Step 4c · Image branch (type == "normal")

  1. Read images in order (images/image_NNN.jpg)
  2. Each image: composition / elements / style / role (in the set: cover / detail / outfit / scene)
  3. Aggregate into "Reference content deconstruction" by image order: "Image 1 (cover): ... / Image 2: ..."

Step 5: Extract remaining fields

Step 5a · Field-fill table (graph influence)

FieldSourcegraph required reading
---------
PlatformLink source
Target audiencenote.json.desc + hashtags + comment behaviorBrand-aware mode: must cross-reference graph/audience/segments.md and explicitly mark which segment hit
Viral themenote.json.desc + title + deconstruction
Style tagsVisuals + copyMust cross-reference graph/engine/style-tags.md — mark "existing" if hit, "new" if not (and queue for Step 6 writeback)
Scene tagsVisuals
Emotion hookOpening + hook linesMust cross-reference graph/engine/hooks.md patterns; explicitly mark which class hit
Comment keywordscomments.json (you classify yourself)See Step 5c — agent reads raw comments and classifies semantically; more accurate than regex
Voiceover logic analysisCopy structure
Reference hashtagsnote.json.hashtags (parser already cleaned [话题])Parser pre-extracted; just join with #; don't grep desc
TakeawaysGlobal summaryStrong dependency: brand-aware mode writes "how we'd do the same theme"; objective mode writes general principles

Step 5b · Quality bar for subjective fields

See "Field definitions + Anti-Pattern" section in references/output-template.md. Core principles:

  • Viral theme explains "why it went viral" (mechanism), not "what it is" (description)
  • Emotion hook writes "what technique elicits what emotion" (two-layer), not a single isolated word
  • Style vs Scene vs Emotion-hook: style = "how it looks/feels", scene = "where it happens", emotion-hook = "what it stirs in the user's mind" — never confuse the three

Step 5c · Comment keyword semantic classification (you do it, no regex)

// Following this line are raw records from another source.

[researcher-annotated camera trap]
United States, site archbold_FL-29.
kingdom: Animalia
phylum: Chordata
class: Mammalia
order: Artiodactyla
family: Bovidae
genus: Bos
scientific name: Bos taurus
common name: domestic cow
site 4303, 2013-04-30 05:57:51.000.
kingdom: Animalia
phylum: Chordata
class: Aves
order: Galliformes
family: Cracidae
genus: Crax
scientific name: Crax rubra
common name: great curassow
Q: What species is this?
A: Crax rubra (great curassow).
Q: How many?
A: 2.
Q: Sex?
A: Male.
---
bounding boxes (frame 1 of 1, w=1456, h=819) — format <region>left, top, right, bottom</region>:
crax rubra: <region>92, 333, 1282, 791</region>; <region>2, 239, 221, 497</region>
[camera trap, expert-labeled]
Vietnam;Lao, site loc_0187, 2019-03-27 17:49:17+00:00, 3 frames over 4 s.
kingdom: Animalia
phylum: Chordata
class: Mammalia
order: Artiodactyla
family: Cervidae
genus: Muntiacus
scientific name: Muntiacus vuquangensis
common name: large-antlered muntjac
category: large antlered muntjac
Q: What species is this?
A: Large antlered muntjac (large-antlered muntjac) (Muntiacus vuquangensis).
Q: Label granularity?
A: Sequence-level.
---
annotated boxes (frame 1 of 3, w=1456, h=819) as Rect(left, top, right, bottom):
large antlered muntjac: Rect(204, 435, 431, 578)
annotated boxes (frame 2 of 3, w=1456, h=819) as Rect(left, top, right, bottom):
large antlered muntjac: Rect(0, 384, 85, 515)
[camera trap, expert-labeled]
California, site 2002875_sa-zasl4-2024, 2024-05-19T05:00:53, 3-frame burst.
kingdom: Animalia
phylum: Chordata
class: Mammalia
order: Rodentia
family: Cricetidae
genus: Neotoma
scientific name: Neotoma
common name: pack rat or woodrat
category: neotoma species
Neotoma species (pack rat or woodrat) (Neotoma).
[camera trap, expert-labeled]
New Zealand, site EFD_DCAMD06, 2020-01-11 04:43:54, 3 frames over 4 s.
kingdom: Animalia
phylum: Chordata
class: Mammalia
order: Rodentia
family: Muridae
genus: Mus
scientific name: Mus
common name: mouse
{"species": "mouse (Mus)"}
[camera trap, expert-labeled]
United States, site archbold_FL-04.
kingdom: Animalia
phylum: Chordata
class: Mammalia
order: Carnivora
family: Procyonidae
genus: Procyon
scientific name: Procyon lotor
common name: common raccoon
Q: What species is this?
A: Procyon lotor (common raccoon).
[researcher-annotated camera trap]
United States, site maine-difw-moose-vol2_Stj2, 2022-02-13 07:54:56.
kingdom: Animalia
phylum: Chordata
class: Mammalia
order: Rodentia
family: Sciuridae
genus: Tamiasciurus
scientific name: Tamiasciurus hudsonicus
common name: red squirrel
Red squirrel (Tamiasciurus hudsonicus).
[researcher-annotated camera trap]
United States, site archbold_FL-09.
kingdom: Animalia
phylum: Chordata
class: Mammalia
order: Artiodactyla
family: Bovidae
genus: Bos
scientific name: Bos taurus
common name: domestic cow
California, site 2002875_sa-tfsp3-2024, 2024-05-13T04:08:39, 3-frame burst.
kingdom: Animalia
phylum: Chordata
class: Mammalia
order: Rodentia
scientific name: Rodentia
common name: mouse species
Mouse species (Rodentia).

Why no regex: language has infinite variations ("how do I buy" / "what's the price" / "is it pricey" / "how much"), regex always misses; regex also can't handle semantics ("price isn't a problem" isn't an inquiry; "isn't this silk?" isn't an objection). You (agent) have full language understanding — do this directly, you're 100x better than regex at this.

Data source: comments.json already filtered by parser — is_pinned=True (merchant-pinned / anti-scam) is auto-flagged and skippable; the rest are real user comments.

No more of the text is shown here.